CPT - Carriage Paid To

This term implies that the seller has paid the freight required for the goods to be carried to the agreed destination. The additional expenses that might arise from delivery to the carrier together with the risks relating to the losses and damages to the goods shall be transferred from the seller to the purchaser from the moment the goods are transferred to the carrier’s custody. 

The carrier is the person taking on the transportation procedure resulting from iron, land, sea, air, inland water transportation or the combination of these in a transportation contract. 


CIP - Carriage and Insurance Paid To

This term implies that the seller has the same liabilities as in the CPT: However, in addition to all those, he has to establish the cargo insurance against the risk of losses or damages during the transportation of the goods. The seller shall conclude the insurance contract and pay the insurance premiums.

DAF - Delivered At Frontier

This term implies that the seller’s liability to deliver comes to an end only when the goods pass through the customs to be imported and held at disposal in the place or at the point specified at the frontier but before the customs border of the adjacent country. 

The term “border” can be used for any border including the border of the country of export. Therefore, the definition of the said border inherent in the term as a certain point or place is of vital importance. 

DES- Delivered Ex Ship

This term implies that the liability of the seller to deliver comes to an end when he holds the goods at disposal at the specified port of destination, at the ship’s board, before they pass through the import customs. The seller shall bear all the expenses and risks required to bring the goods to the specified port of destination. This term can only be used for sea or inland water transportation. 

DEG - Delivered Ex Quay (Duty Paid) (By specifying as ……………… port of arrival)

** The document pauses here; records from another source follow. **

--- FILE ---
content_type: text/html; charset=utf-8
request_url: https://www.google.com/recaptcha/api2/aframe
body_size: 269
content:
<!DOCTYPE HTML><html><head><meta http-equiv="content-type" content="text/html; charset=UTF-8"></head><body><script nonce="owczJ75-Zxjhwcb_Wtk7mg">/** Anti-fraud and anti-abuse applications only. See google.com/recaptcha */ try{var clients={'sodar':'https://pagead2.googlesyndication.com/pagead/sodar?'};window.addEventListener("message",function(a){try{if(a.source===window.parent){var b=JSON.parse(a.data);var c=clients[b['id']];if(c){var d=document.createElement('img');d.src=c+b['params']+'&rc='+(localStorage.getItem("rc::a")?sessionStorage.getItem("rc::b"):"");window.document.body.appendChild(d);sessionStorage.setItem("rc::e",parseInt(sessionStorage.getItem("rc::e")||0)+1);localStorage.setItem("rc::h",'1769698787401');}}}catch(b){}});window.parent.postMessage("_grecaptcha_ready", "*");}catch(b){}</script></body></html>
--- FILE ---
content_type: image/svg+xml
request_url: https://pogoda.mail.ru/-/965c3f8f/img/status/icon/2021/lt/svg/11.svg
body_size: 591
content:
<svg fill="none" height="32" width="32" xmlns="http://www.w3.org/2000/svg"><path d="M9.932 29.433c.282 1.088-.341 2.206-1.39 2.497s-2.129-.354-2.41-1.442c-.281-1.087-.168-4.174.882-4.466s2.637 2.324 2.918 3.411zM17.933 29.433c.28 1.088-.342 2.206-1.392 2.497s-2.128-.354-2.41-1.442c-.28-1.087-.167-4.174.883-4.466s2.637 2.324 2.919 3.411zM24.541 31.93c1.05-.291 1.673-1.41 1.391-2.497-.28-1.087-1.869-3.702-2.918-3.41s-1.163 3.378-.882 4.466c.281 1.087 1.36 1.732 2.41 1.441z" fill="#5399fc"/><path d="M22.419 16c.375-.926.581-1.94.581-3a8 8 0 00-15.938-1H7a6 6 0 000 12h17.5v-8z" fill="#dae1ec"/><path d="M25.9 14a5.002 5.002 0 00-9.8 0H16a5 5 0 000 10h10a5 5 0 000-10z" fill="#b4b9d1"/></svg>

The term “Delivered Ex Quay” implies that the seller delivers the goods upon leaving them to his disposal at the embankment at the specified port of arrival, the required clearance procedures not performed. The seller must bear all the damages and expenses relating to the transportation of the goods to the specified port of arrival and unloading thereof to the embankment. The term DEQ, prescribes that the clearance of the goods to be imported and all the procedures, taxes, dues and other fees relating thereto be paid by the purchaser. 

This is the opposite of the previous Incoterms versions prescribing the performance of the clearance procedures required for the import by the seller. 

However, if the parties want to add the expenses incurred during the import of the goods to the liabilities of the seller as a whole or in part; this must be clarified with an open expression to be added to the sales contract to this end. 

This term can be used only when the goods will be delivered by way of being unloaded to the embankment from the ship at the port of arrival through the sea route or inland water or a multi-agent transportation. That being said, if the parties want to add the expenses and damages relating to the transfer of the goods from the embankment to another place inside or outside the port, the terms DDU or DDP must be used. 


DDU- Delivered Duty Unpaid 

This term implies that the liability of the seller to deliver comes to an end when he holds the goods at disposal in the import company at a specified place. The seller has to assume all the risks and expenses relating to the transfer of the goods up to that point and the performance of customs formalities (excluding the taxes, dues and fees that must be paid for the import) 
The purchaser has to assume the extra expenses and risks arising from a failure to clear the goods for import on time. 

If the parties want the seller to perform the customs formalities and assume the expenses and risks that might arise from it , they must ensure this by adding words that will create this effect. If the parties want to add some expenses required for the import of goods to the liabilities of the seller (i.e. VAT), they must confirm this adding words to the same effect. This term may be used independent from the method of transportation.